Soyons plus ambitieux pour traiter le suicide
La vieillesse et la mort, problématiques comportementales et sociétales

Philippe Courtet,1,2* Bénédicte Nobile,1,2 and Émilie Olié1,2

1Neuropsychiatrie : recherche épidémiologique et clinique (PSNREC), Univ Montpellier, Inserm, CHU de Montpellier , Montpellier , France .
2Département d’urgence et de post-urgence psychiatrique, Hôpital Lapeyronie, CHU Montpellier , Montpellier , France .
Corresponding author.
 

Avec plus d’un million de décès chaque année, le suicide est la quatorzième cause de mortalité dans le monde, et ce chiffre devrait augmenter de 50 %, pour en devenir la douzième cause d’ici 2030 [ 1 ]. La France est au premier rang des pays européens frappés par cette épidémie silencieuse. En 2015, il a été dénombré près de 9 000 décès par suicide (soit un toutes les heures) et 200 000 tentatives de suicide 1 .

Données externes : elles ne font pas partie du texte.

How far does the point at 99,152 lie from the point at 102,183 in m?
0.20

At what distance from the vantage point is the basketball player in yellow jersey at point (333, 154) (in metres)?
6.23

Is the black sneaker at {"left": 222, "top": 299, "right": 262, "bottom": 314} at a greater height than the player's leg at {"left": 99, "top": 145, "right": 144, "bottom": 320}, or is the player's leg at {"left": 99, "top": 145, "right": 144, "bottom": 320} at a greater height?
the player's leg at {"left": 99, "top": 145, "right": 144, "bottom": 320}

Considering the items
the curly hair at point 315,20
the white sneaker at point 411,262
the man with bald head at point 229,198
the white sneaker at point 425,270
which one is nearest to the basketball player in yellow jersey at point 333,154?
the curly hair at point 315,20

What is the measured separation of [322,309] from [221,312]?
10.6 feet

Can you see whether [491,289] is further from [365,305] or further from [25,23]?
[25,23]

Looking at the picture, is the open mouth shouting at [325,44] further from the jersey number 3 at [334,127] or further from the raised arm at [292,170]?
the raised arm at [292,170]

La reconnaissance du risque suicidaire, c’est-à-dire le risque qu’un sujet passe à l’acte, est l’un des défis les plus complexes dans la pratique clinique quotidienne. Bien que la connaissance des facteurs de risque suicidaire permette d’identifier des individus à plus ou moins haut risque, il est à l’heure actuelle impossible de savoir quand la menace de passage à l’acte est maximale car les facteurs de risque sont nombreux et dynamiques.

Les conduites suicidaires : un trouble en soi [ 2 ]

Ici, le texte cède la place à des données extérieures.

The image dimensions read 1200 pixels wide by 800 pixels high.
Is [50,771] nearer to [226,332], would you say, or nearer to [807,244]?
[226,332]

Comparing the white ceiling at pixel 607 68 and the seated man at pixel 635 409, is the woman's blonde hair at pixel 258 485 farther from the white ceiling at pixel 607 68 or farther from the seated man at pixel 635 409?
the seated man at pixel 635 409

Les sujets qui réalisent des actes suicidaires sont généralement en proie à des difficultés environnementales, notamment sociales et interpersonnelles, au cours des mois précédant leur geste. Les études par autopsie psychologique (recueillant a posteriori des informations sur la personne décédée auprès de l’entourage et dans le dossier médical) nous apprennent que plus de 90 % des sujets suicidés présentaient un trouble psychiatrique au moment du passage à l’acte. Il est important d’insister sur le fait que tous les troubles psychiatriques augmentent le risque de conduites suicidaires (CS). Mais heureusement, la grande majorité des personnes faisant face à ces stress ne réaliseront pas de geste suicidaire. L’adversité psychosociale et les troubles psychiatriques sont donc des conditions nécessaires mais non suffisantes à l’apparition des CS. Un autre élément est nécessaire à leur survenue : la vulnérabilité suicidaire (ou prédisposition). Le modèle « vulnérabilité-stress », modèle médical habituellement utilisé, postule que, parmi les personnes qui font face à un stress environnemental ou une maladie psychiatrique, seules celles porteuses d’une vulnérabilité spécifique réaliseront un acte suicidaire. Le principal facteur de vulnérabilité suicidaire est l’histoire passée de tentative de suicide. Les sujets ayant réalisé une tentative de suicide (appelés suicidants) présentent un risque élevé de répétition, et 10 à 15 % d’entre eux décéderont par suicide. Le taux de suicide chez les suicidants est 100 fois plus élevé qu’en population générale. D’autres facteurs de vulnérabilité cliniques sont les antécédents familiaux de CS, l’agressivité impulsive, le pessimisme et les abus dans l’enfance. L’identification des facteurs de vulnérabilité permet de reconnaître des sujets à « haut risque » suicidaire potentiel qui nécessiteraient des interventions préventives plus intenses. Ainsi, un champ important de recherche vise à identifier des marqueurs biologiques plus spécifiques du risque suicidaire, en plus des facteurs de vulnérabilités cliniques.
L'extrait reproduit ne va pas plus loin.